You have been given the task of running the Founder's Day for the firm, which is touted to be a spectacular gala, considering how popular LiveRight has become. To keep up with LiveRight's culture of benefiting the community, you will have to work with several local vendors to source what you need, such as furniture, food, and other items, for the event. You have been told that the management needs aggregated reports of all expenditure, so you decide to use your existing Document Processing pipeline to process their receipts. However, to your chagrin, you discover that the local vendors only provide handwritten receipts. You remember from a previous solution you built that Amazon Textract supports handwritten content, so you start thinking about how best to design for the situation.

In this chapter, we will cover the following topics:

  • Extracting text from handwritten images
  • Visualizing insights using Amazon QuickSight

Technical requirements

For this chapter, you will need access to an AWS account, which you can do at https://aws.amazon.com/console/. Please refer to the Signing up for an AWS account sub-section within the Setting up your AWS environment section of Chapter 2, Introducing Amazon Textract, for detailed instructions on how you can signup for an AWS account and sign into the AWS Management Console.

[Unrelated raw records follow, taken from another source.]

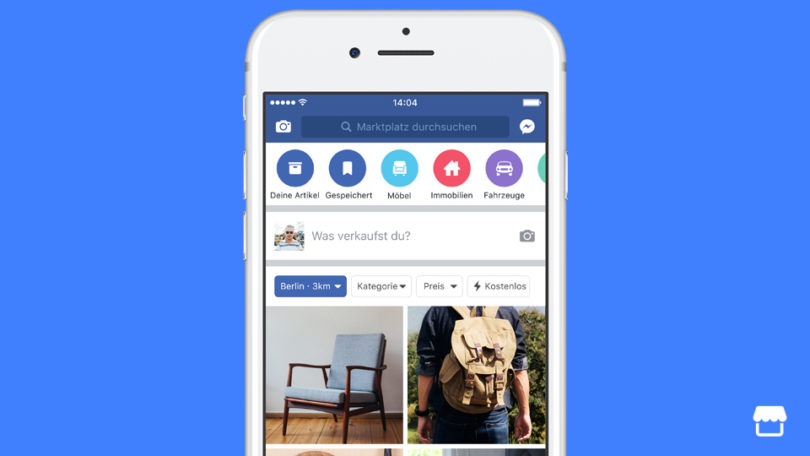 facebook marketplace gestartet konkurrenz f r ebay kleinanzeigen und co. Black Bedroom Furniture Sets. Home Design Ideas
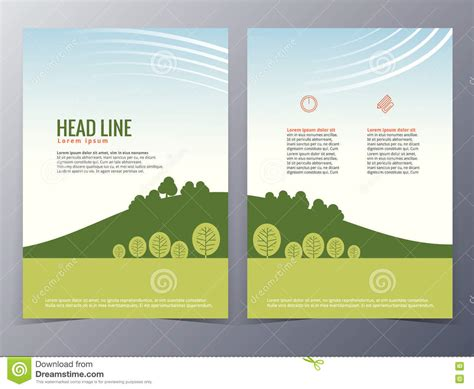 Business And Nature Brochure Design Template Vector Stock Standard Business Postcard Size Free Card Stock Image Ceo Sample Reader Machine For Stand Ebay Real Estate Agent Photos Best Rated Scanner App Analyst Credit Experience Resume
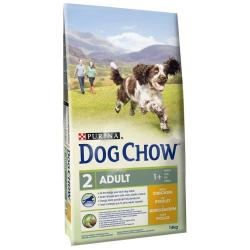 Purina Dog Chow Adult Pollo 14 kg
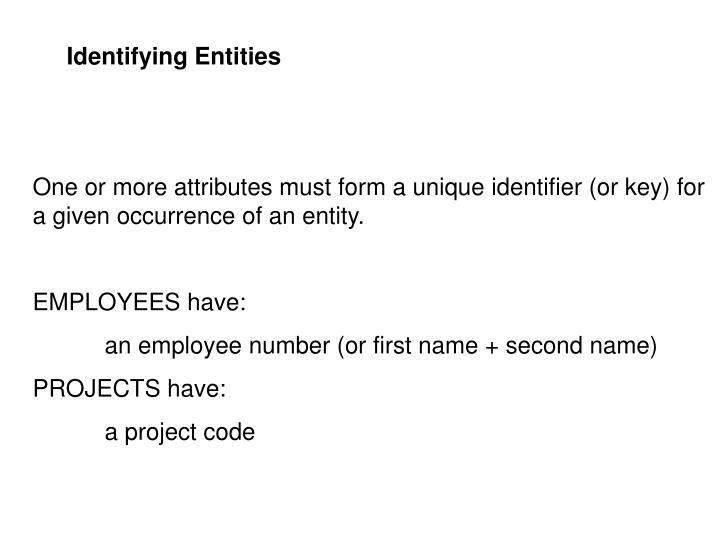 Identifying Entities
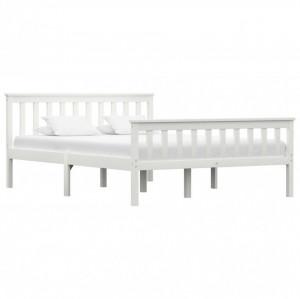 Cadru de pat, alb, 140 x 200 cm, lemn de pin masiv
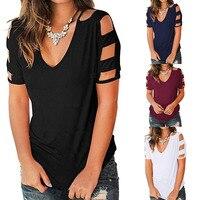 Camisetas de algodón con cuello en V para mujer, camisetas de manga corta de color sólido, camisetas informales holgadas de tamaño Pius para mujer 2021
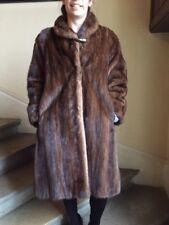 Manteau vison marron taille 38
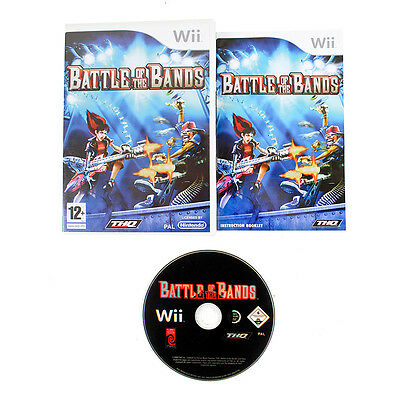 Battle Of The Bands For Nintendo Wii / Wii U - Complete - PAL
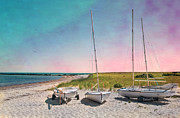 Meteor Prints - Cosmic Cape Cod Print by Robin-lee Vieira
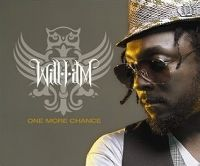 Cover will.i.am - One More Chance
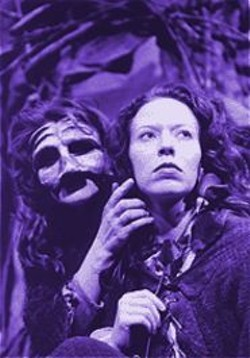 DAVID  ALLEN - Theatrical Enchantment: Cambron Williamson and Emily Ackerman in Kissing the Witch.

The Python code and sample datasets for the solution discussed in this chapter can be found at https://github.com/PacktPublishing/Natural-Language-Processing-with-AWS-AI-Services/tree/main/Chapter%2017.

Check out the following video to see the Code in Action at https://bit.ly/3vLX5j0.

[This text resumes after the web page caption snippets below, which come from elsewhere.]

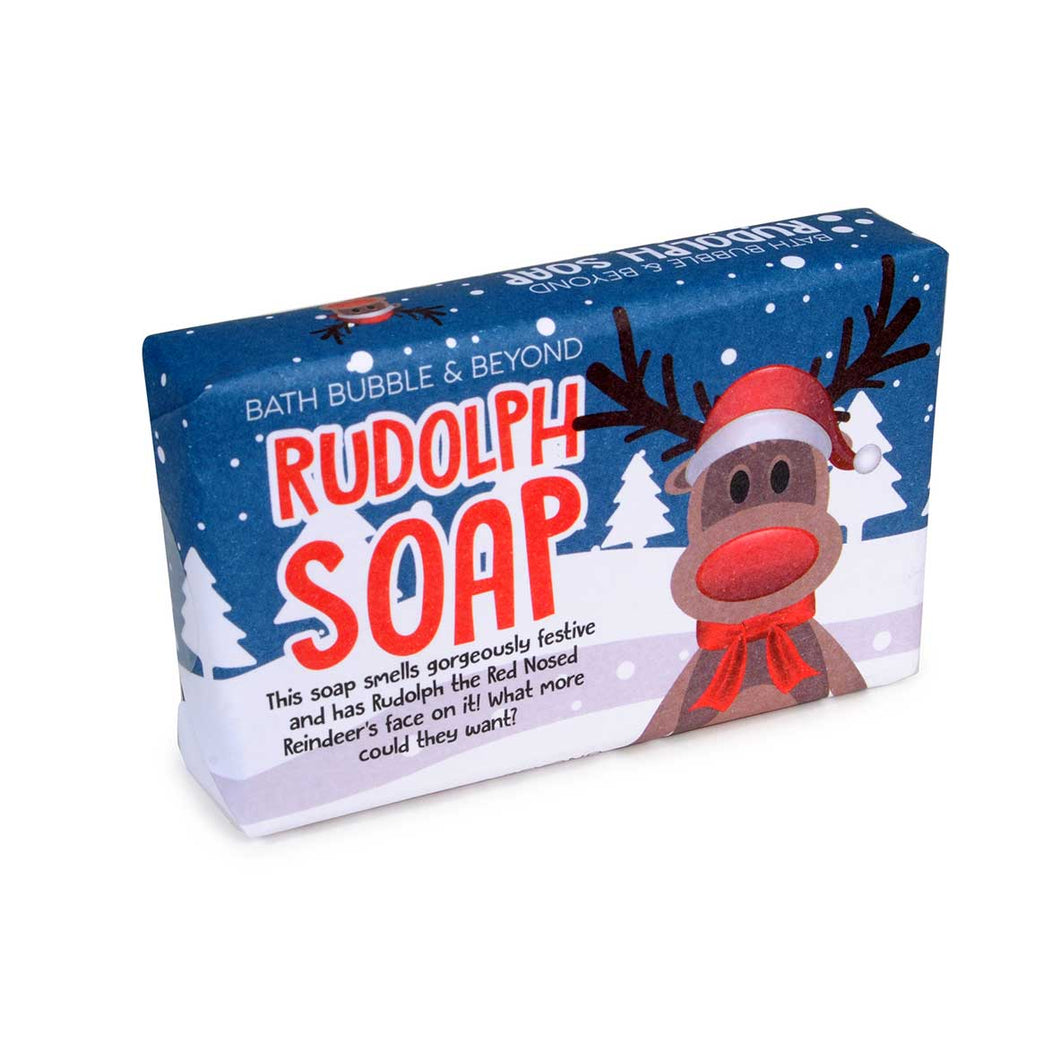 Rudolph Soap Bar - The Beauty Vault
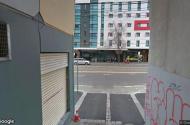 parking on Swanston St in Carlton VIC 3053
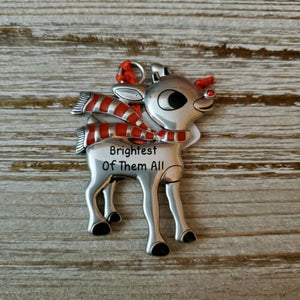 Hallmark Rudolph The Red Nosed Reindeer Brightest of Them All Metal Ornament - Piglet's Closet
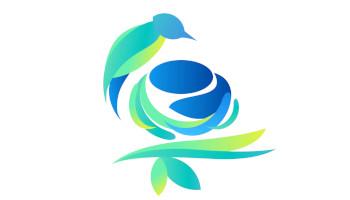 Calibry Nest software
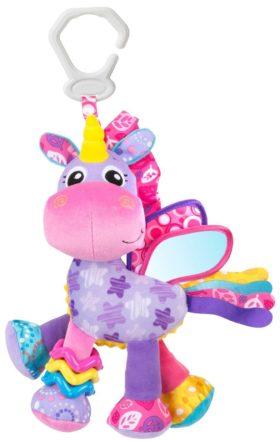 Image of Playgro Unicorn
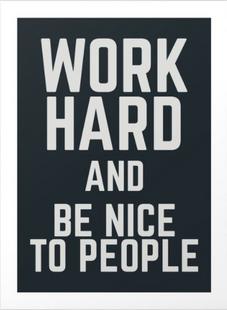 Motivational Quote Art Print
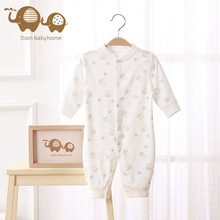 Dion Babyhome Newborn Boys Pure Organic Cotton Long Sleeve Printed Baby Body Clothes Jumpsuit Layette Baby Girl Romper(China)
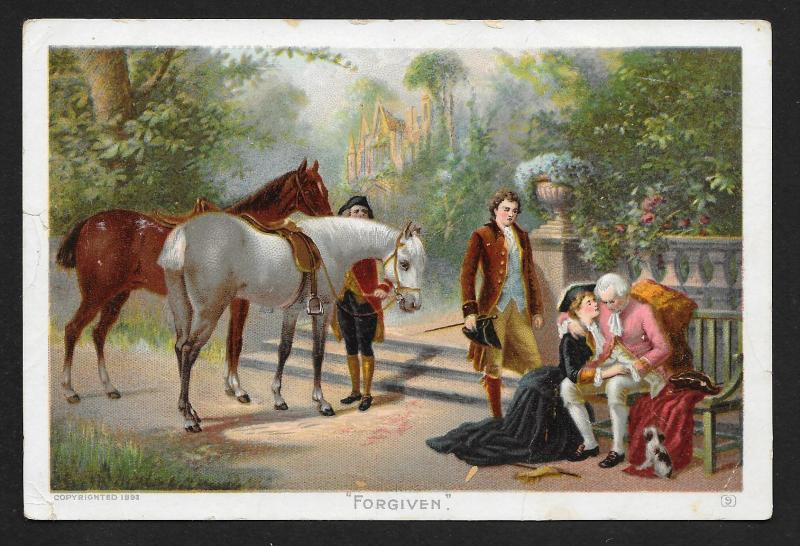 VICTORIAN TRADE CARD Newboy Plug Tobacco Fancy Couple & Horses 'Forgiven' c1893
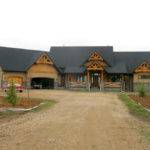Acreage Home Design Fine Line Homes Calgary Builders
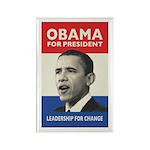 Obama JFK '60-Style Rectangle Magnet (10 pack)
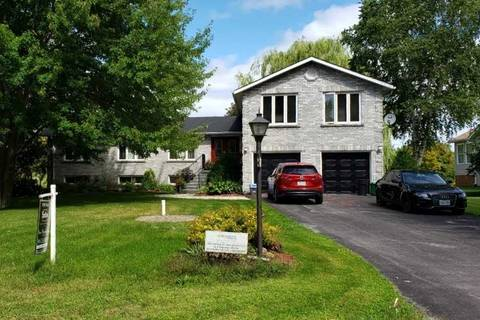 House for sale at 109 Bayshore Dr Ramara Ontario - MLS: S4388304
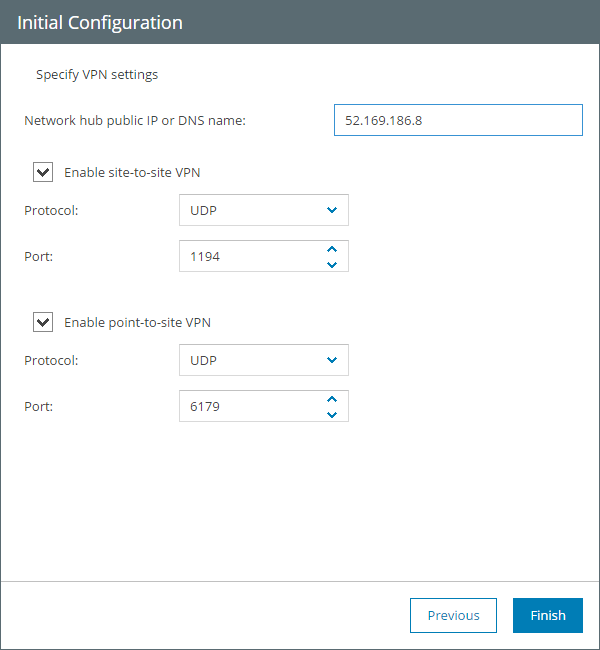Homelab - Lab Access Made Easy with Free Veeam Powered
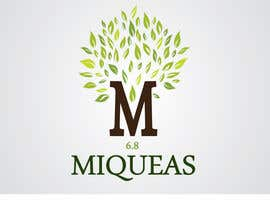 nº 137 pour Design a Logo for Miqueas 6.8 par MinaMakar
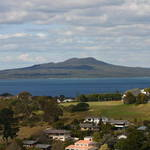 Rangitoto Island Auckland's largest extinct volcano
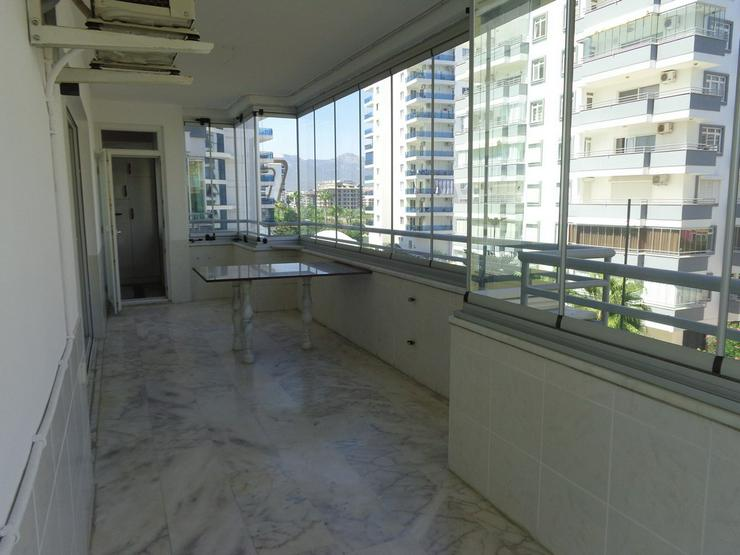 Bild 2: Türkei, Alanya, 3 Zi. Wohnung, 50 m zum Strand, 390
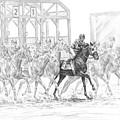The Favorite - Horse Racing Art Print by Kelli Swan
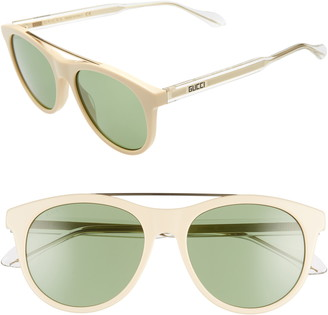 Gucci 54mm Aviator Sunglasses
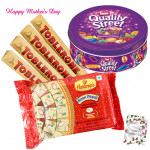 Big Treat For Mother - Nestle Quality Street, Haldiram Soan Papdi 500 gms, 4 Toblerone 50 gms and Card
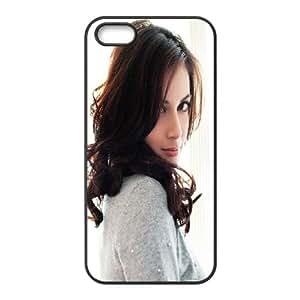 iPhone 4 4s Cell Phone Case Black Dia Mirza OJ456315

Extracting text from handwritten images

At this point, you are ready to start designing and building the approach. You realize that what will you build for this use case will become an extension of the existing Document Processing solution, so it will have long-term usage within the organization. So, you need to design for future scalability. With this in mind, you decide to use Amazon S3 (https://aws.amazon.com/s3/) for object storage, Amazon Textract (https://aws.amazon.com/textract/) for handwriting detection, and Amazon QuickSight (https://aws.amazon.com/quicksight/), a serverless ML-powered business intelligence service, for visualizing the insights from the handwritten content. We will be using an Amazon SageMaker Jupyter notebook for text extraction, followed by the AWS Management Console to set up the QuickSight visualizations. Let's get started.

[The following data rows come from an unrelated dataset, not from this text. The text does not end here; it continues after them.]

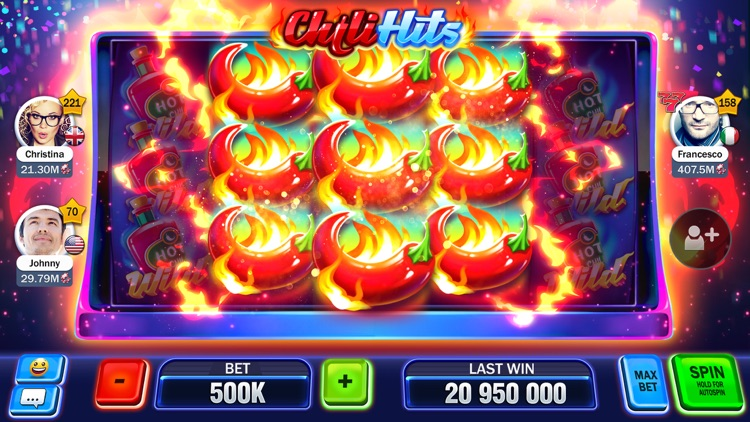 Huuuge Casino Slots Vegas 777 screenshot-0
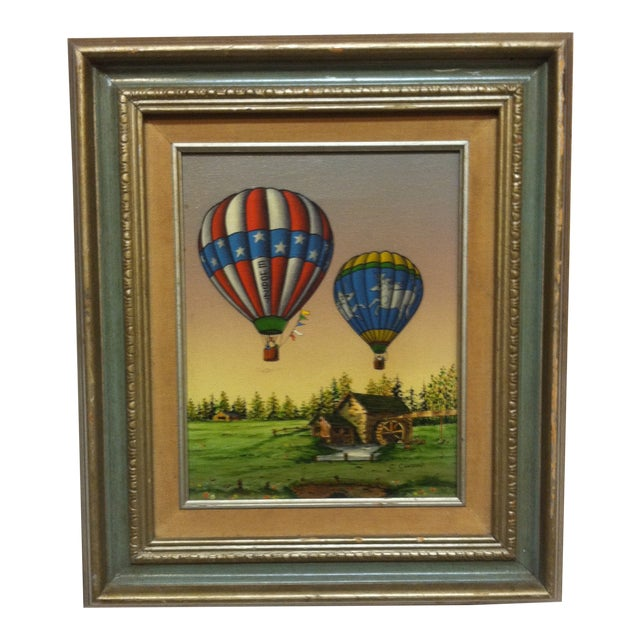 "Late 20th Century C. Carson ""Colorful Designed Balloons"" Framed Original Canvas Painting For Sale"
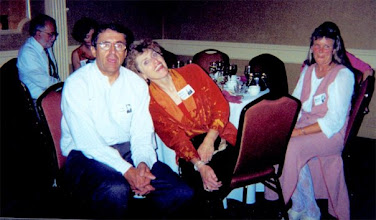 Photo: Tom & Mady Reilly and Marian Spotswood at the 2002 ReUnion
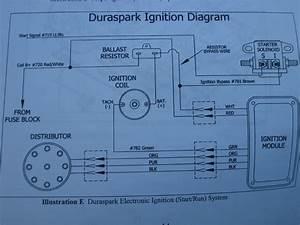 8n Ford Ballast Resistor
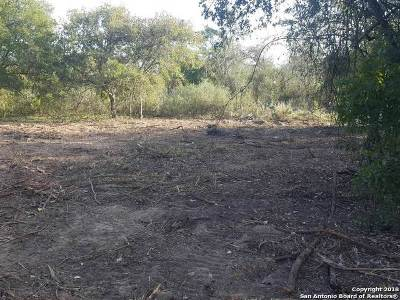 Atascosa County Residential Lots & Land New: Lot 1 Fred Harris Dr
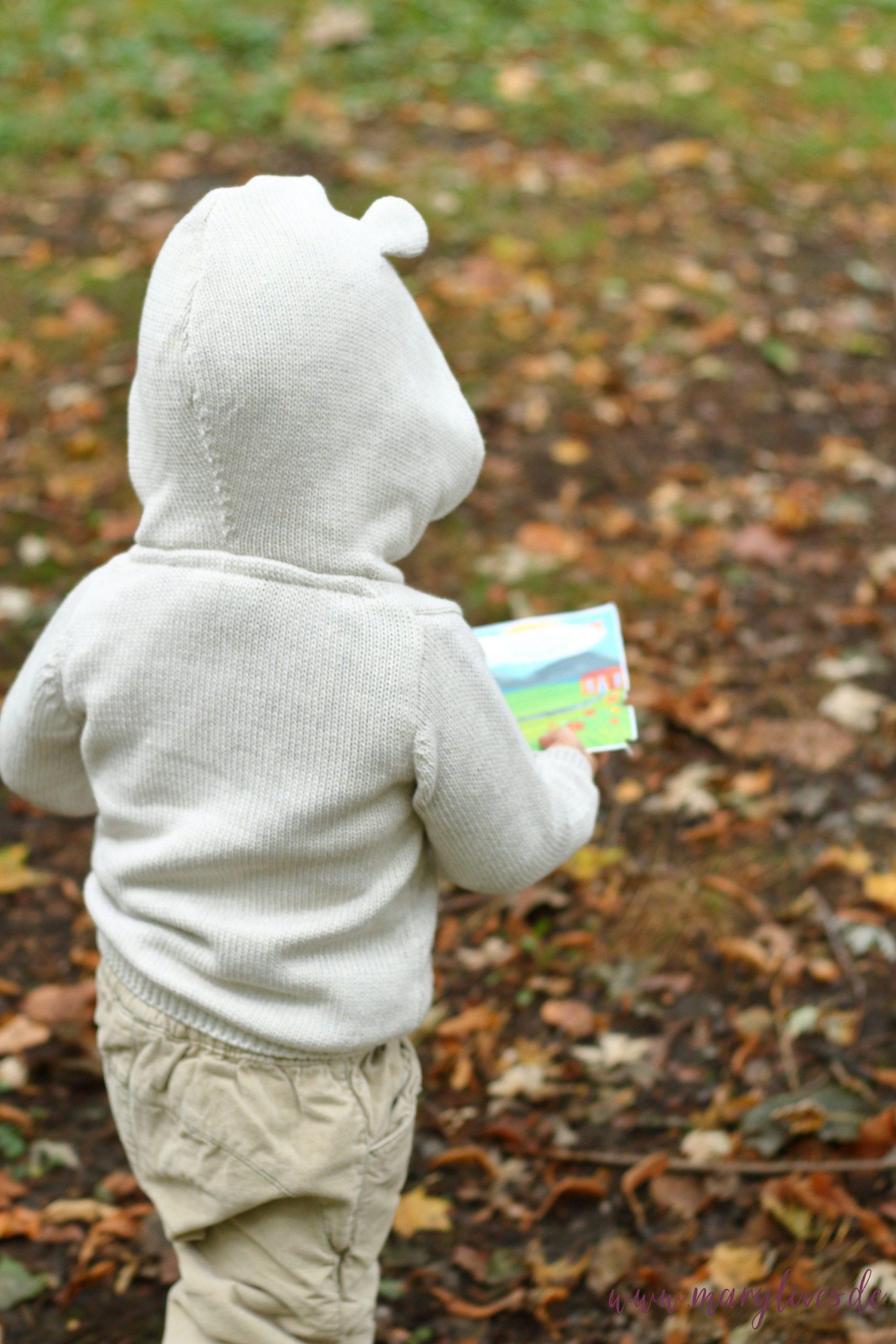 Outdoor-Spiele für Kleinkinder - Mit Mini-Schatzsuchen ab 2 Jahren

Creating the SageMaker Jupyter notebook

If you have not done so in the previous chapters, you will have to create an Amazon SageMaker Jupyter notebook and set up Identity and Access Management (IAM) permissions for that Notebook Role to access the AWS services we will use in this notebook. After that, you will need to clone this book's GitHub repository (https://github.com/PacktPublishing/Natural-Language-Processing-with-AWS-AI-Services), create an Amazon S3 bucket (https://aws.amazon.com/s3/), and provide the bucket name in the notebook to start execution.

Note

Please ensure you have completed the tasks mentioned in the Technical requirements section.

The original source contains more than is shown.